Pois bem, logo que chegamos a uma delegacia, na Ribeira, estava um sujeito à porta, um alcagüete, contando detalhes de uma perseguição: ninguém menos que o Galego da Galeria tinha sido preso. E o tipo se gabava de, mesmo sem ser policial, ter participado da caçada. Somente não alardeou ter atirado também.

“A puliça cercou o cara e mandou bala”, contava.” Era cada rajada que até fazia medo”, continuou, e disse: “ Quando a rajada cobria, ele dava cada pulo que era isso”, e levantava o braço coisa de meio metro, para mostrar como o bandido saltava, encolhendo as pernas para não ser atingido.

Ele retardava a informação mais importante, a prisão do bandido, para valorizar o seu relato e prender a atenção de alguns homens que estavam à sua volta. Eu não conhecia nenhum deles e, entre irritado e ansioso pelo desfecho da conversa comprida, perguntei: “E afinal, ele foi preso?”

Fora, fora preso, confirmou o homem. “E está aí, nessa delegacia. Pode entrar”, disse, como se fosse a maior autoridade policial do Estado. Eu não pensei duas vezes, meti o pé e fui entrando. Era o máximo. O Galego da Gelaria, o bandido mais perigoso do Estado, preso, e eu ali. Inexperiente, sem fontes na polícia, sem sequer uma identidade profissional que me garantisse, fui entrando.

Nessa época o grande repórter policial de Natal era mesmo o velho Pepe dos Santos, hoje um dinossauro e aposentado (outro dia falo mais dessa grande figura). Ele sim, tinha fontes e conhecia todo o submundo do crime.

Fui entrando, fui entrando e não é que não havia um só guarda, delegado soldado, nada, ninguém, para tomar conta do bandido? A delegacia estava completamente desguarnecida. Entrei e lá estava, numa cela, sozinho, sentado no chão, ninguém menos que o Galego.

Olhei e vi, numa parede, sustentado por dois pedaços de ferro cravados lado a lado, um grosso pedaço de pau, certamente para espancar os presos. Lembrai-vos de que nessa época ainda vivíamos a ditadura militar e direitos humanos eram o mesmo que nada.

O criminoso contou como havia fugido, como havia resistido à prisão, como fizera de tudo para não ser preso.

Aí, quando eu falava com o Galego... Bom, nesse momento, imagine só, entra o investigador relapso, aquele que havia deixado a cadeia sem guarda. Ele entrou e foi logo dizendo “Ei! Que negócio é esse?”

Parei. Pensei: “E agora?”

Agora? Agora era enfrentar o homem.
Ato contínuo, respondi: “Nada, não é nada, estou só falando com o Galego.”
E ele: “Pode não.”
E arremeteu: “E daqui não sai ninguém.
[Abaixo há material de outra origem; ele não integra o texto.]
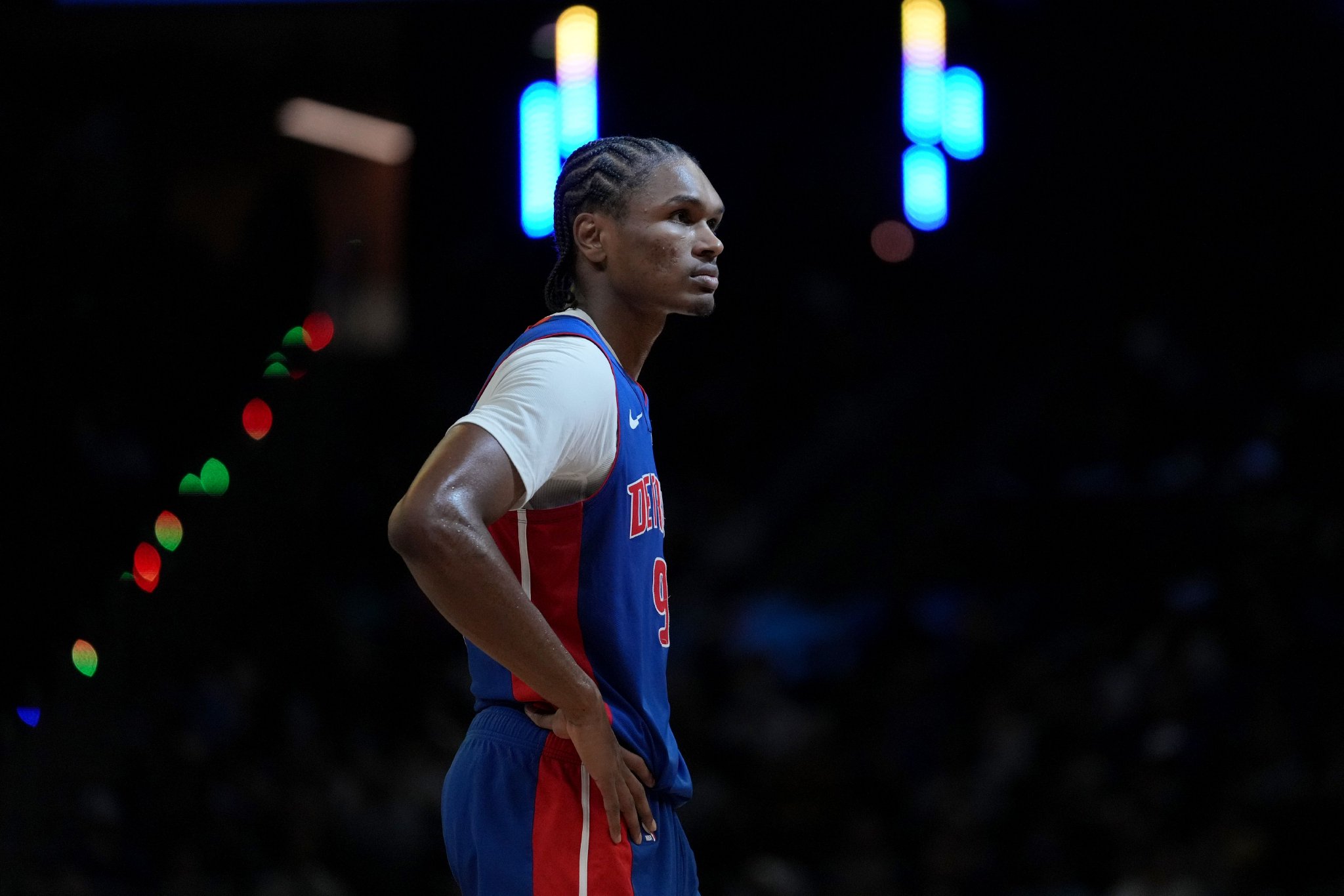 奥萨尔月最佳防守球员！活塞主帅：他就像蜂群一样死死缠住对手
Não sai nem o senhor e nem esse seu papel na mão”, referia-se às minhas anotações. As coisas tinham se complicado como eu jamais havia suposto.

O policial caminhou decidido em direção a mim. Eu estava sentado no chão, cara a cara com o bandido. Levantei-me dei espaço ao policial, que seguiu como quem fosse direto para a cela. Recuei, de forma a que ele ficasse de costas para as grades do xadrez.
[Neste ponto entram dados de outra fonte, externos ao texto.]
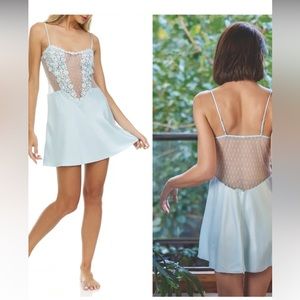 Flora Nikrooz Showstopper chemise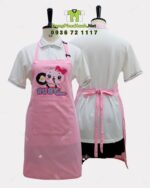 Tạp dề đồng phục nhân viên bán hàng màu hồng dễ thương, in logo Ruby Store.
Foi aí onde ele errou. Ele aceitou meu jogo e ficou de costas para o Galego, cruzei as mãos às costas protegendo o papel e fui saindo, pé ante pé, passo a passo, caminhando de costas, os olhos fixos no investigador. O homem, nunca compreendi porquê, parou e ficou olhando minha escapada, até que cheguei à porta da delegacia e ao sol do domingo. Respirei fundo e corri para a Kombi. Eu tinha uma grande notícia e o policial burro amargava uma derrota íntima frente a um foca sem fontes.